Chez les dames, Brigid Kosgei a livré une démonstration de force. L’ancienne détentrice du record du monde a coupé la ligne d’arrivée en 2 heures 14 minutes et 29 secondes, effaçant des tablettes le précédent record de l’épreuve. Ce chrono, stratosphérique, la replace immédiatement dans la conversation pour les grands championnats à venir. Elle relègue ses poursuivantes, l’Éthiopienne Bertukan Welde (2h16’36”) et sa compatriote Hawi Feysa (2h17’39”), à plus de deux minutes, signe d’une domination sans partage sur le bitume tokyoïte.
Du côté des hommes, la course a offert un autre type de spectacle, celui d’un duel au sommet. Tadese Takele, vainqueur sortant, a dû puiser dans ses dernières ressources pour contenir l’assaut du Kényan Geoffrey Kipchumba. Les deux hommes sont crédités du même temps, 2h03’37”, mais c’est bien l’Éthiopien qui a eu le dernier mot au sprint. Un autre Kényan, Alexander Mutiso Munyao, complète le podium en 2h03’38”, confirmant la densité exceptionnelle de cette édition et la rivalité féroce entre les deux nations reines du fond.

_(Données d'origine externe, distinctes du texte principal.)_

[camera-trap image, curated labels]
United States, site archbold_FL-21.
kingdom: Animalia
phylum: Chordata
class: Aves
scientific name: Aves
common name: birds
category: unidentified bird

Cette performance s’inscrit dans un contexte particulier. Pour Brigid Kosgei, ce retour au premier plan est une réponse cinglante aux critiques qui ont suivi sa déception aux Jeux de Tokyo. Après avoir perdu son record du monde et son statut de numéro un incontestée, elle prouve à 30 ans qu’elle a encore faim de victoires. Pour Tadese Takele, ce doublé le propulse dans une autre catégorie. À seulement 22 ans, il s’impose comme un sérieux prétendant pour les prochains rendez-vous internationaux, confirmant la relève éthiopienne après une période de domination kényane.

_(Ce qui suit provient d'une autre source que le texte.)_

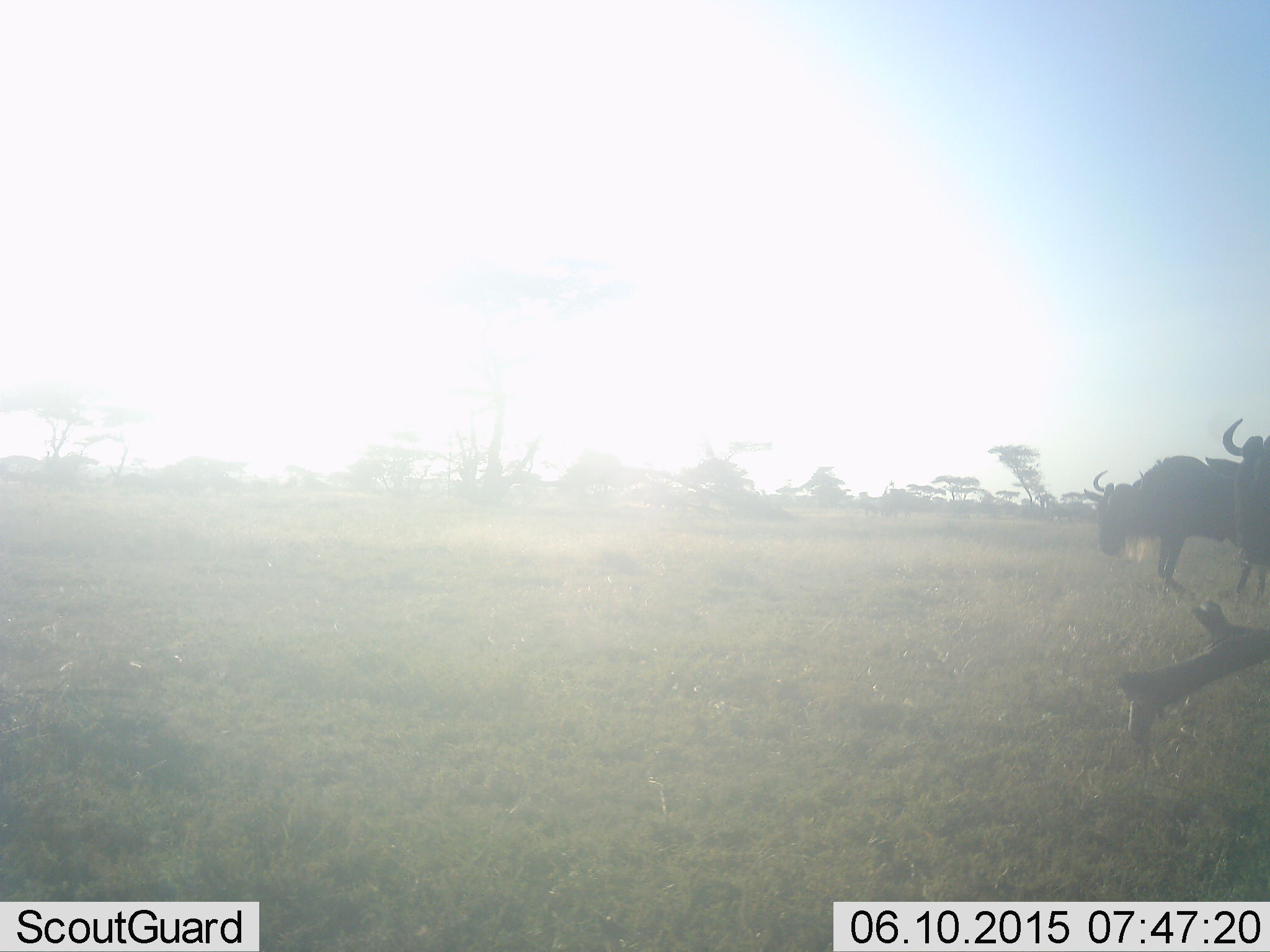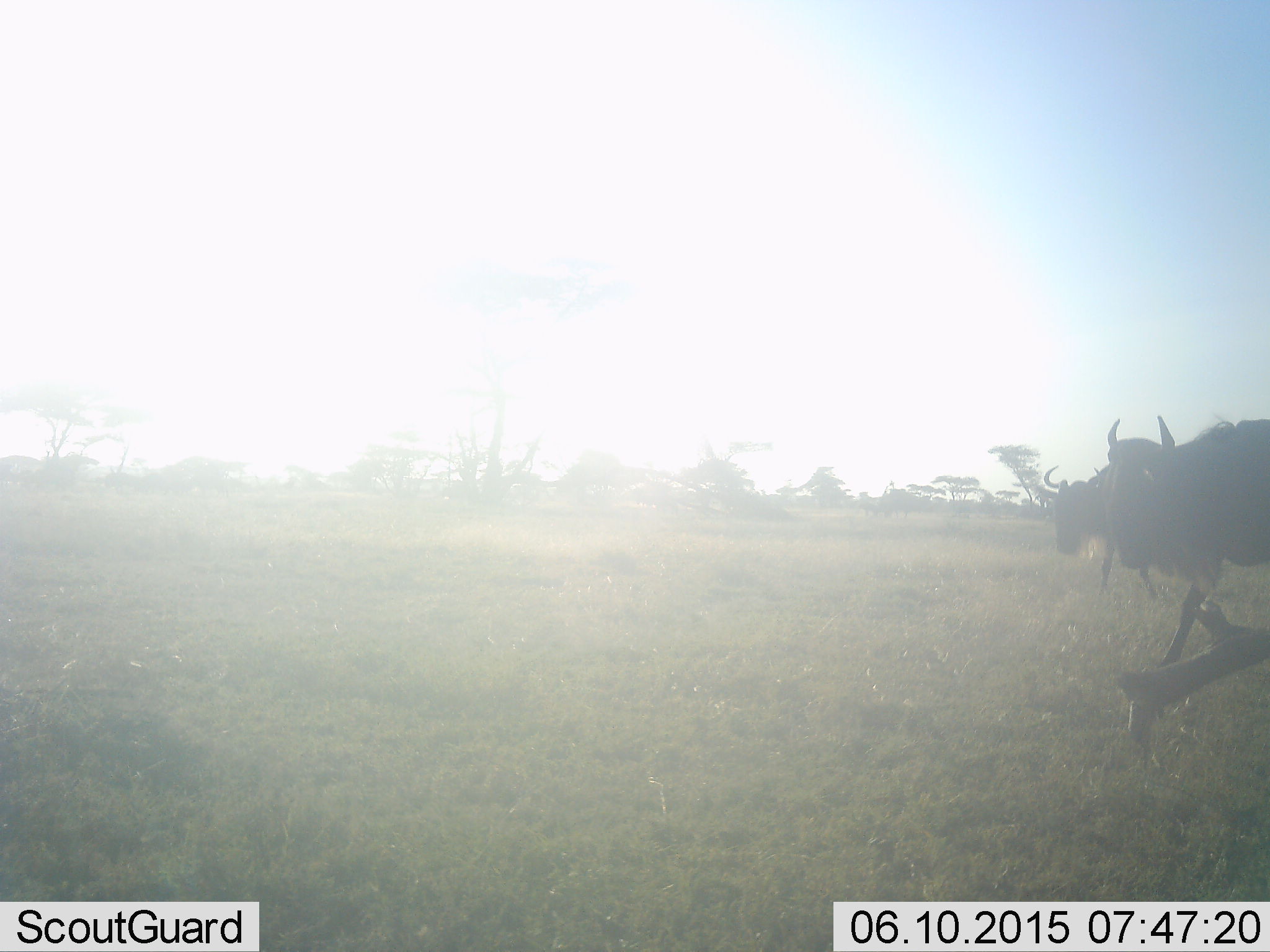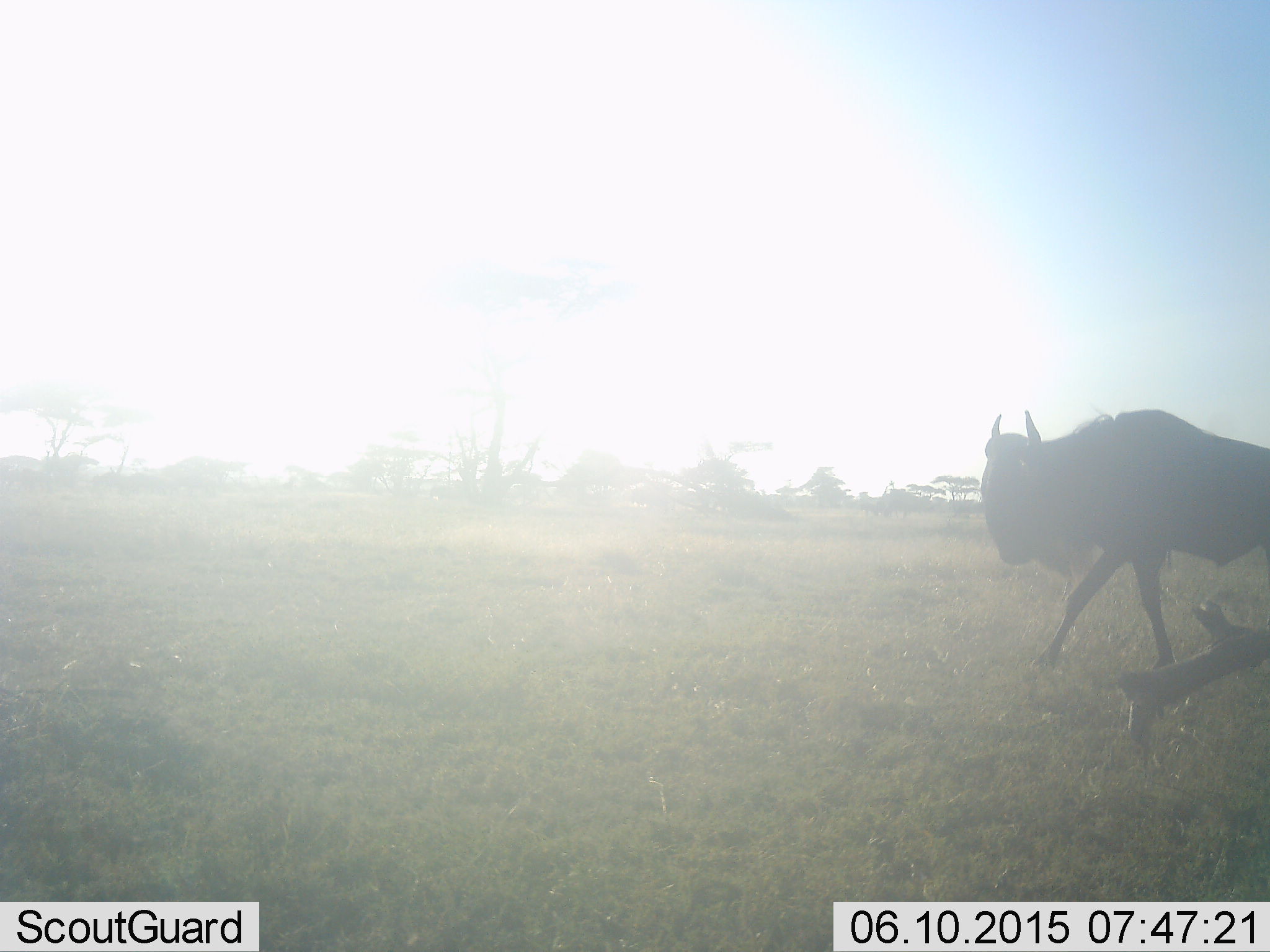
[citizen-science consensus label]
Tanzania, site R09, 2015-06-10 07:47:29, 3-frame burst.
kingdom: Animalia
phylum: Chordata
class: Mammalia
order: Artiodactyla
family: Bovidae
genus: Connochaetes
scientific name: Connochaetes taurinus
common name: blue wildebeest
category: wildebeest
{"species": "wildebeest (blue wildebeest) (Connochaetes taurinus)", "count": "2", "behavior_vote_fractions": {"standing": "20%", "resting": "0%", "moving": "90%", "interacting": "0%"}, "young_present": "0%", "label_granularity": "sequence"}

Au-delà de la performance individuelle, ces résultats posent la question de la préparation pour les Jeux Olympiques de Paris. Si Tokyo n’est pas le parcours le plus rapide du circuit, il est réputé pour sa rigueur et sa logistique. S’y imposer, et surtout y réaliser de tels chronos, envoie un signal fort à la concurrence. Brigid Kosgei a envoyé le sien : elle est de retour. Tadese Takele, lui, a confirmé le sien : il faudra compter sur lui.

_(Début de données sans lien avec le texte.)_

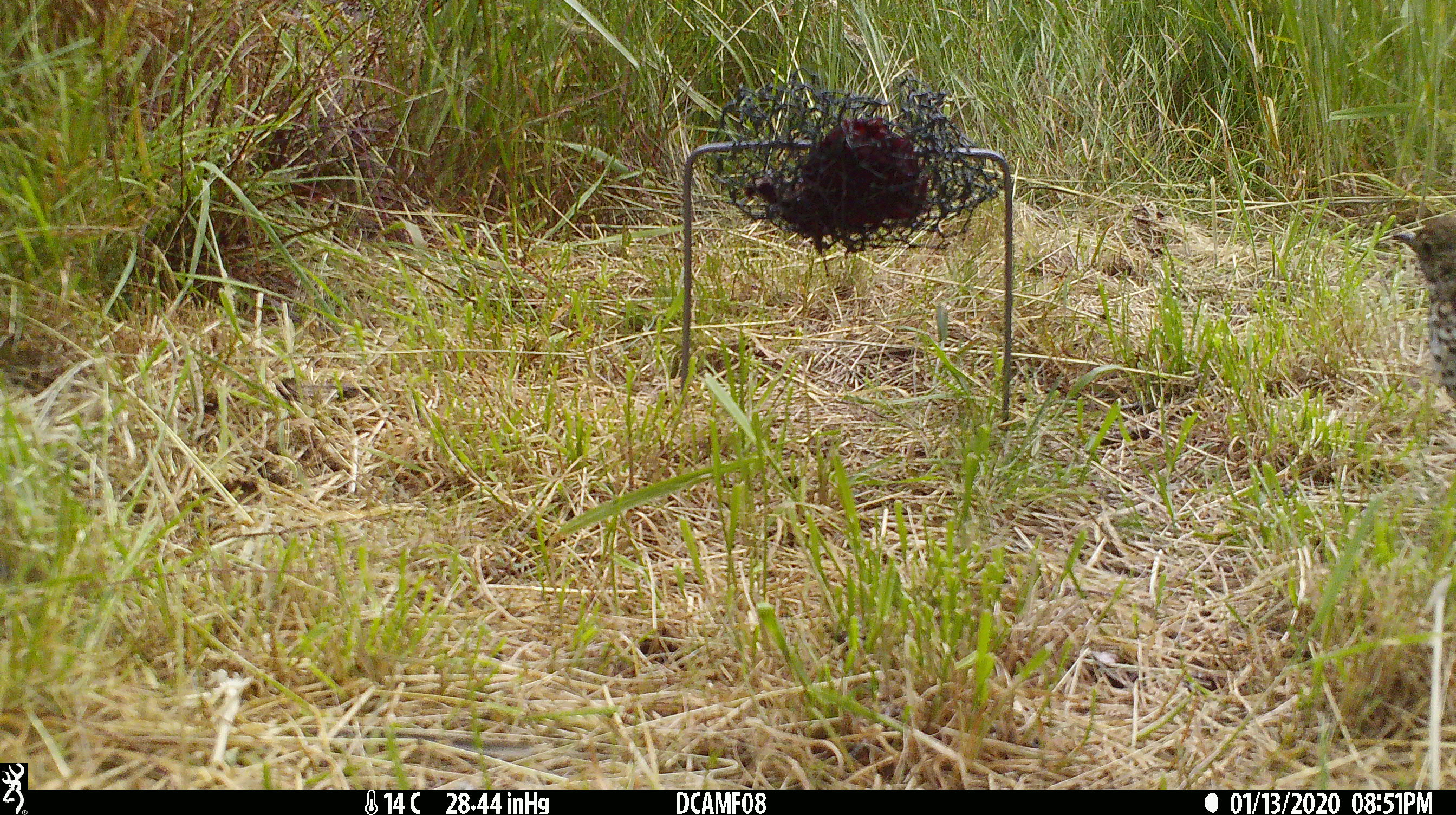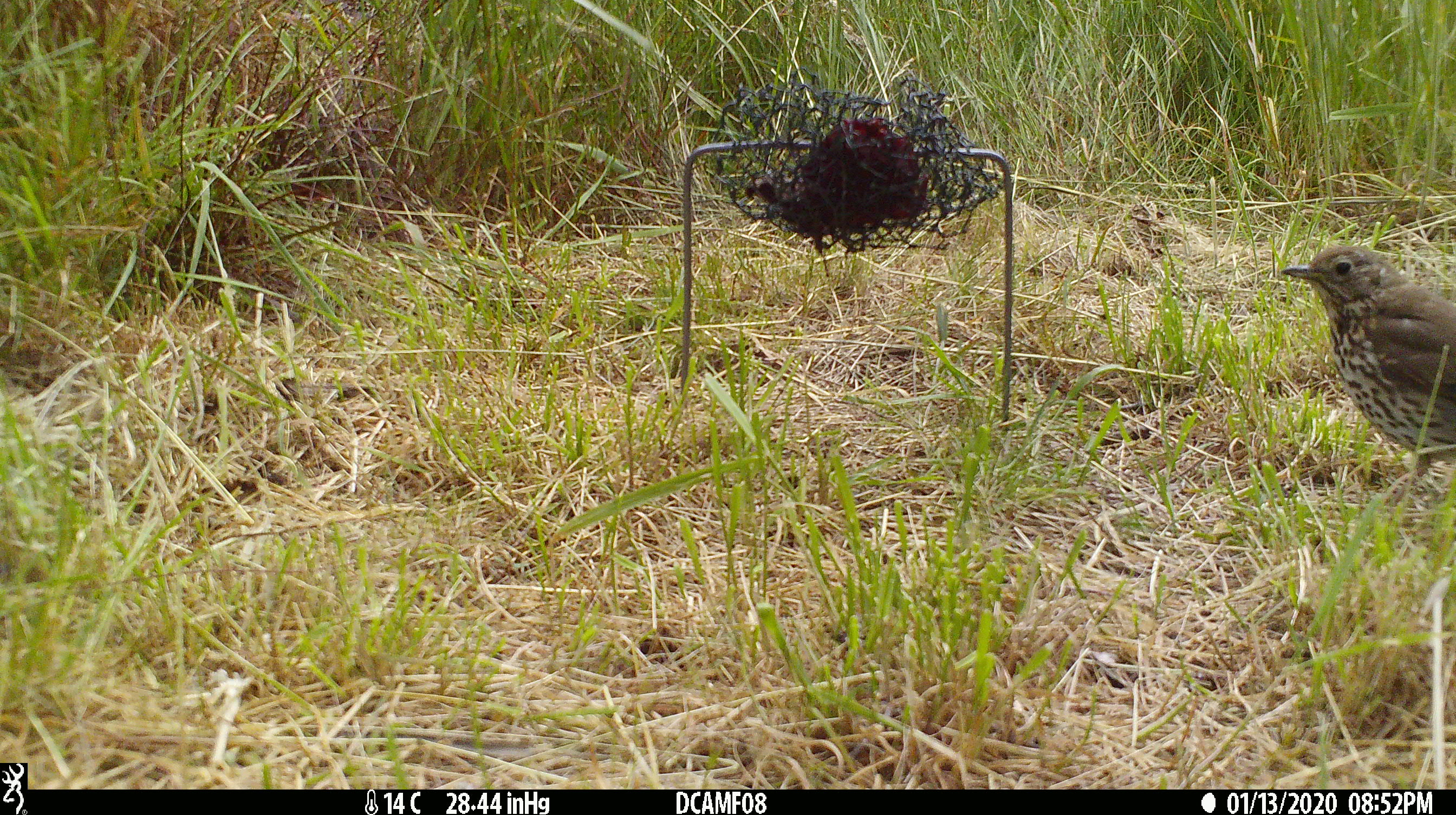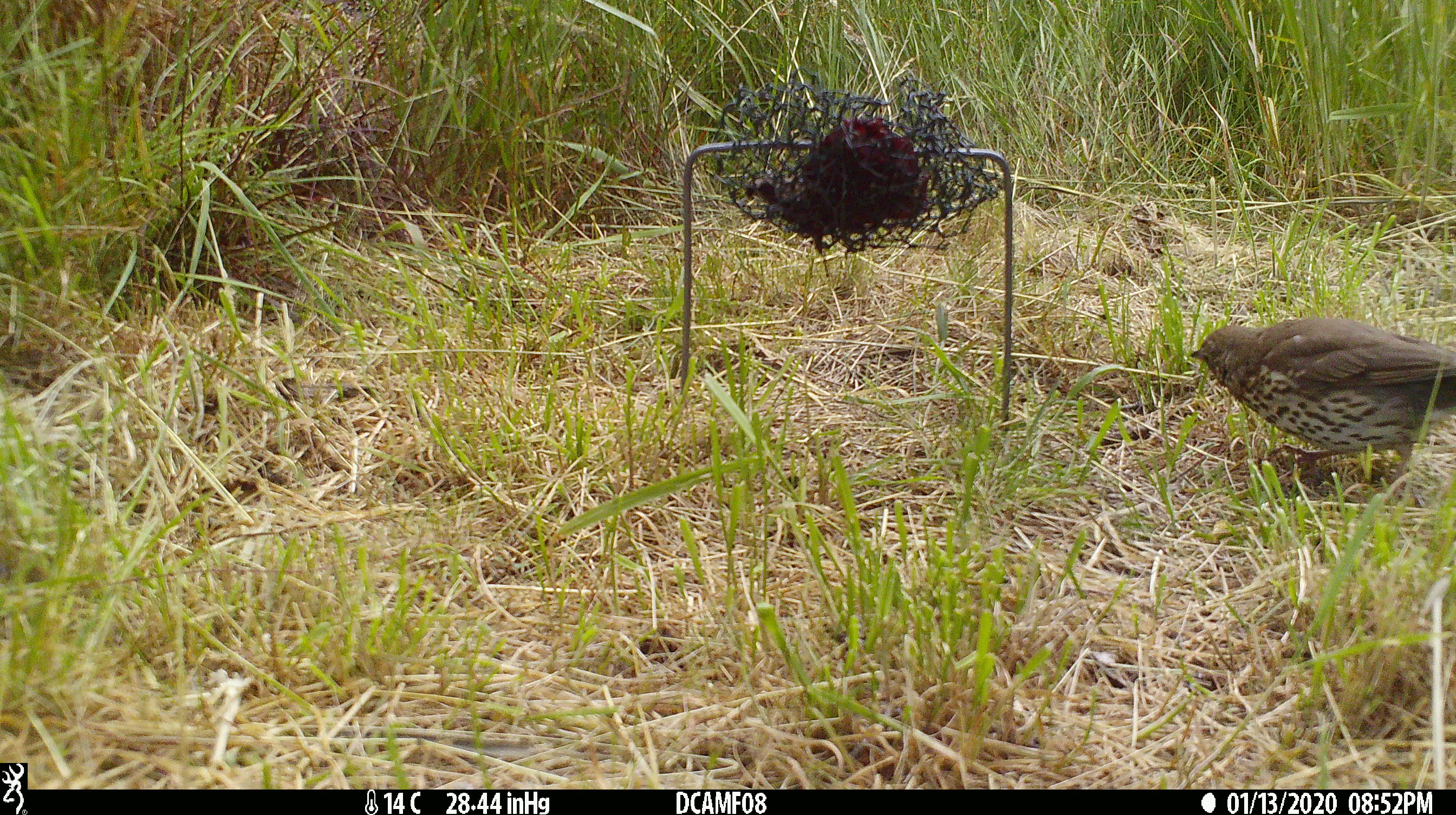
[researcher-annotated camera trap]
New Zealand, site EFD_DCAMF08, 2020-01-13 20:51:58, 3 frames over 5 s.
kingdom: Animalia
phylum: Chordata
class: Aves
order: Passeriformes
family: Turdidae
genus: Turdus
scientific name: Turdus philomelos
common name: song thrush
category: thrush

Enfin, cette édition 2024 rappelle que le marathon, discipline souvent perçue comme un long cheminement solitaire, est aussi un sport de duel et de stratégie. Le finish haletant entre Takele et Kipchumba, conclu à la photo-finish, a offert un spectacle rare qui contraste avec la démonstration solitaire de Kosgei. Ces deux visages du marathon, l’exploit en solitaire et le sprint au bout de l’effort, ont fait de Tokyo une répétition générale passionnante à quelques mois des échéances olympiques.